A prospective investigation of major depressive disorder and comorbidity in abused and neglected children grown up

Cathy Spatz Widom, Kimberly DuMont, Sally J Czaja
Archives of General Psychiatry 2007, 64 (1): 49-56

CONTEXT: Few prospective longitudinal studies have examined the relationship between abuse or neglect in childhood and depression in adulthood.

OBJECTIVE: To determine whether abused and neglected children were at elevated risk of major depressive disorder (MDD) and psychiatric comorbidity, compared with matched control subjects, when followed up into young adulthood.

DESIGN: Prospective cohort design study.

SETTING: Midwestern metropolitan county area.

PARTICIPANTS: Children with substantiated cases of physical and sexual abuse and neglect (before the age of 11 years) from January 1, 1967, to December 31, 1971 (n = 676) were matched based on age, race, sex, and approximate family social class with a group of non-abused and non-neglected children (n = 520) and followed up into young adulthood (mean age, 28.7 years).

MAIN OUTCOME MEASURES: Between October 20, 1989, and December 22, 1995, 2-hour in-person interviews were conducted, using the National Institute of Mental Health Diagnostic Interview Schedule, Version III Revised, to determine DSM-III-R MDD and other psychiatric diagnoses.

RESULTS: Child abuse and neglect were associated with an increased risk for current MDD (odds ratio [OR], 1.51; 95% confidence interval [CI], 1.06-2.14; P< or=.05) in young adulthood.

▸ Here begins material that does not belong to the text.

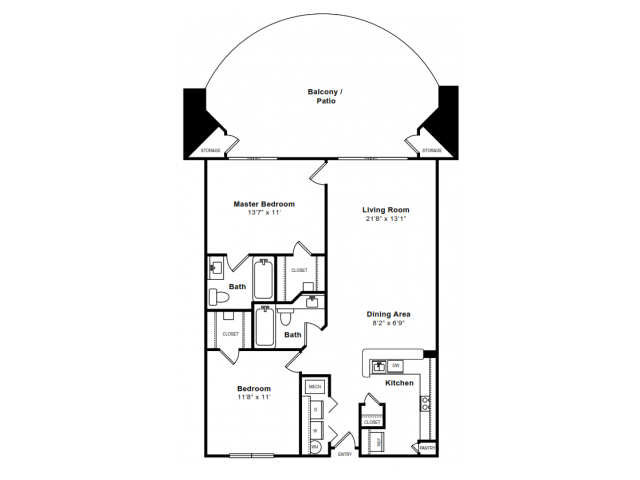 Floor Plan 2 | Arlington Apartments | The Citizen at Shirlington Village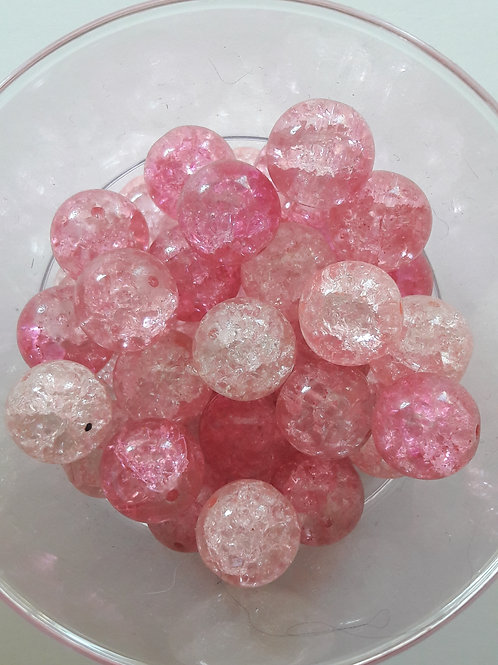 3 perles en verre éclaté Ø14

Children who were physically abused (OR, 1.59; 95% CI, 1.00-2.52; P< or =.05) or experienced multiple types of abuse (OR, 1.75; 95% CI, 1.01-3.02; P< or =.05) were at increased risk of lifetime MDD, whereas neglect increased risk for current MDD (OR, 1.59; 95% CI, 1.10-2.29; P<.01). Childhood sexual abuse was not associated with elevated risk of MDD. Kaplan-Meier age-of-onset curves (log-rank statistic, 4.03; df = 1; P=.04) showed earlier onset of MDD for abused and neglected children compared with controls. Among those with MDD, comorbidity was higher for abused and neglected individuals than for controls.

CONCLUSION: These results support the need for clinicians to increase efforts to detect and treat depression in physically abused and neglected children.